Good question, despite the snotty tone with which it was posited. I’ll overlook the subjective comments on style and get straight to the meat. My list pricing on artificehoroworks.com is (generally) the cost to recreate that specific project based on a set of prices for parts (many of which are the exact same prices anyone would pay), and labor, based on the time & level of skill and/or patience the process requires.

So how did I come up with $534 on that specific watch? Here is a list of parts and labor. Some parts may be a few dollars more or less in reality, or available for less at other vendors, but that’s not the point of this exercise- this is the actual formula from the spreadsheet I used to come up with the price when adding it to the site:

Watch & Parts
SNZG- $125
Dial- $35
Hands- $35
Domed Sapphire Crystal- $49
Strap- $25
Parts Total- $269

Cerakote (AHW list price)- $265
-includes all necessary supplies & preparation

Let’s see… 269+265… Ta-da! $534. If someone came to me wanting to build a Black as Sinn SNZG13/5, it probably wouldn’t cost that much.  I use my list pricing as a very loose guideline, I am known to discount projects for any number of reasons, one of which may be, “This is $426 more than I can buy a stock one for.” Other reasons? Perhaps you’re veteran of the US Armed Forces, or maybe a member of a certain web forum, maybe it’s Friday and I’m in a good mood. If you’re Jonathan from eastern Maryland, though, I’m going to be less inclined to give you much of a break.

Some projects, like those including Cerakote, have some flexibility in the labor costs. For others, like the AHW007 (SKX Enhanced), the parts are the majority of the cost, so there isn’t much wiggle room. If you have a specific need for a project, and the costs aren’t aligning the way you’d hoped, let me know, and I may be able to suggest alternatives for parts or processes, or reduce some other costs.

Additional Qs, not from Jonathan:
Q- Why do you charge “so much” for Cerakote?

1. It’s expensive. There is no “enough for a watch” option when ordering, so I can either buy a sample size at high cost per oz, or buy a larger amount that I may or may not use for future projects.

2. Cerakoting requires several time consuming processes, and typically spans several days to ensure the surfaces are properly prepared and optimal adhesion is achieved. I don’t always charge full price for Cerakote, either, but considering what a pain in the neck that specific watch (SNZG13) is to Cerakote, I don’t know that I’m particularly eager to offer it for free.

Q- Isn’t Cerakote just overpriced paint?

_Task details_
In the watch pricing text above, what list price is given for the Cerakote work, and what does that price include?

_Entries provided_
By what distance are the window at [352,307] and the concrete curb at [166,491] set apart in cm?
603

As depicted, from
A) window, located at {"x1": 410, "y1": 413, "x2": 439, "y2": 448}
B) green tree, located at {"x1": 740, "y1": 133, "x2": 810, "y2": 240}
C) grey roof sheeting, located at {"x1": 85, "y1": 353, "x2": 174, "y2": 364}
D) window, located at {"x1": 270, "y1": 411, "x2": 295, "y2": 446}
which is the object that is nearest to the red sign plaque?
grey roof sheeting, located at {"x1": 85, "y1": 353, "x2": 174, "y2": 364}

_The completed task_
$265, which includes all necessary supplies and preparation.